> [WHAT THIS TASK INVOLVES] Using the passage on the Navy SEALs, decide whether each statement agrees with it. (a) The bin Laden operation took up almost 69% of all news space over the last week. (b) The media seldom paid much attention to the SEALs. (c) This kind of publicity could be bought. Answer yes or no for each, and quote the passage's deciding words.

> [SUPPLIED PASSAGE]
--------------------
In case you hadn't noticed, they are -- no kidding around -- absolutely the niftiest non-humans on Earth. I'm speaking about the special operations force of Navy SEALs that took out Osama bin Laden. They and their special ops colleagues are "supermen" (ABC News), "X-men" (Jon Stewart), "America's Jedi Knights" (the New York Times), and that's just to pick the odd example in a sea of churning hyperbole. For the last week, while the bin Laden operation swallowed almost 69% of all news space according to the Project for Excellence in Journalism, they have been the most reported upon Xtra Special Soldiers anywhere, possibly of all time -- from the "square-jawed admiral from Texas" who commanded them right down to the dog (oops... "possible war hero") they reportedly took along.
In an era when U.S. troops have become little short of American idols, seldom have the media gone quite so nuts as over those SEALs and the other military and CIA "teams" that make up our counterterrorism forces. You couldn't pay for this sort of publicity. It would, in fact, hardly be an exaggeration to say that all of American society has, for the last 10 days, been "embedded" with them. But here's the strange thing (or perhaps I mean the strangest thing of all): if you read most of the over-the-top press about America's special ops troops, you probably think that they are tiny crews of elite forces divided into even tinier teams trained to dispel global darkness and take out the bin Ladens of the world.
--------------------
[Entries taken from a collection]

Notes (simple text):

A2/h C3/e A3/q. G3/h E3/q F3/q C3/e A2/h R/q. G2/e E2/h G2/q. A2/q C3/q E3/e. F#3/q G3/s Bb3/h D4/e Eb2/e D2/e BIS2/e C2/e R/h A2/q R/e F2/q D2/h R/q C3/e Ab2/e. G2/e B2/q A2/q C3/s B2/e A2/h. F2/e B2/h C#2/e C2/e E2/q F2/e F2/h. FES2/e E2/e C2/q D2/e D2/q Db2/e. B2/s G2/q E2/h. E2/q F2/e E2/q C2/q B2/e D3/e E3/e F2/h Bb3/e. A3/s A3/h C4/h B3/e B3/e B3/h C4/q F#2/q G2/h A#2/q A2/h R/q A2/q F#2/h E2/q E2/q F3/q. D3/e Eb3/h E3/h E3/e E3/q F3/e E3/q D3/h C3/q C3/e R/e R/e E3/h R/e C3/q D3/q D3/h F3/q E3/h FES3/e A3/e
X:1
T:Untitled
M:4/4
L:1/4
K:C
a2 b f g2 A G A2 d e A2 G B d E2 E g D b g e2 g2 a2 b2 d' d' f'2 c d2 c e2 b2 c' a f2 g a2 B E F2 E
--------------------
> [EXERCISE RESPONSE]
(a) Yes: "the bin Laden operation swallowed almost 69% of all news space according to the Project for Excellence in Journalism"
(b) No: "seldom have the media gone quite so nuts as over those SEALs"
(c) No: "You couldn't pay for this sort of publicity."